Problem:
Look for the line containing "United States, site archbold_FL-21." in the records below. Then output it and all the lines that follow, exactly and without any others.

Supplied records:

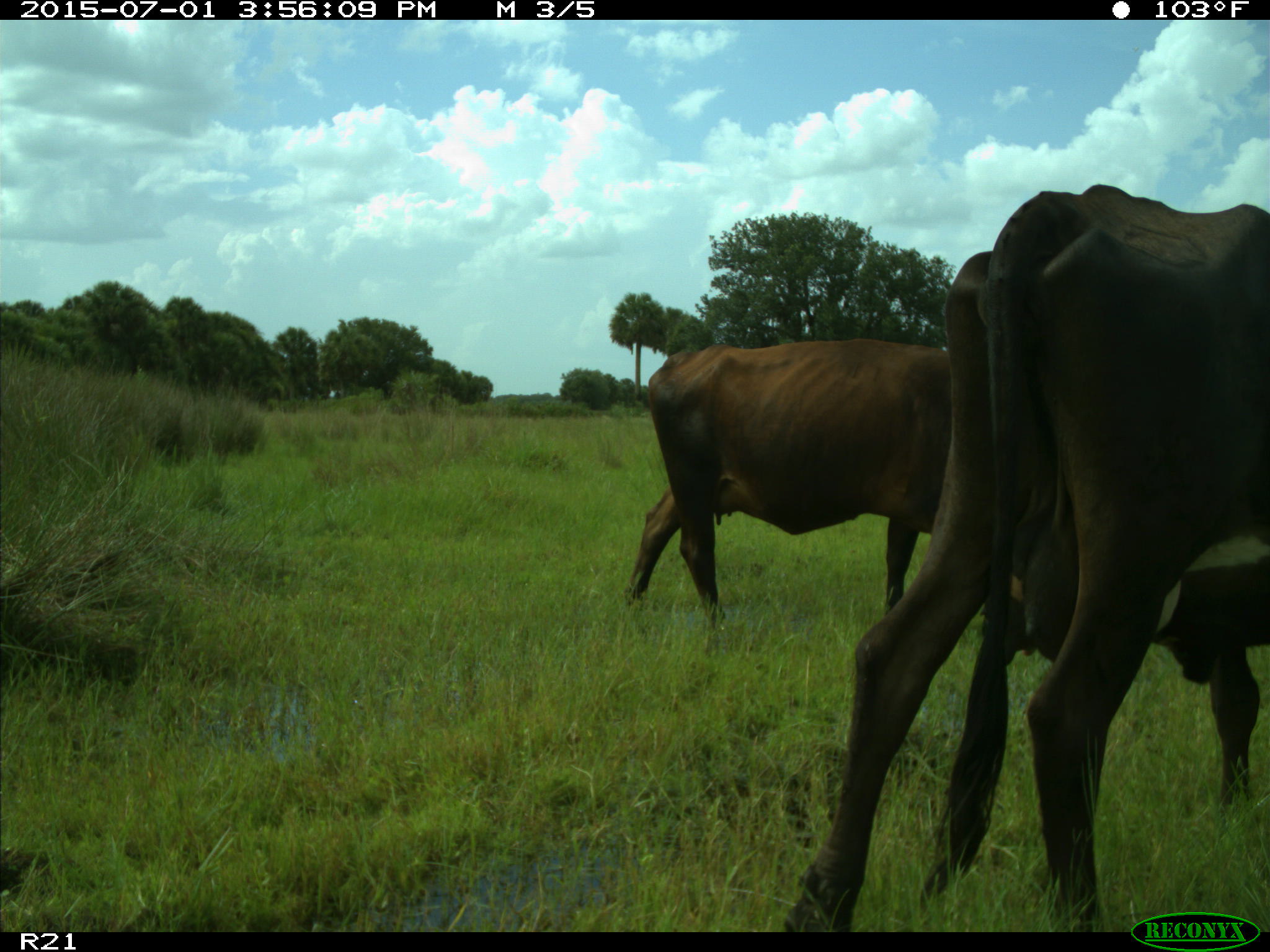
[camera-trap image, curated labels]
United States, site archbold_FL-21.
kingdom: Animalia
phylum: Chordata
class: Mammalia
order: Artiodactyla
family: Bovidae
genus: Bos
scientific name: Bos taurus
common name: domestic cow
Bos taurus (domestic cow).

Output of the exercise:
United States, site archbold_FL-21.
kingdom: Animalia
phylum: Chordata
class: Mammalia
order: Artiodactyla
family: Bovidae
genus: Bos
scientific name: Bos taurus
common name: domestic cow
Bos taurus (domestic cow).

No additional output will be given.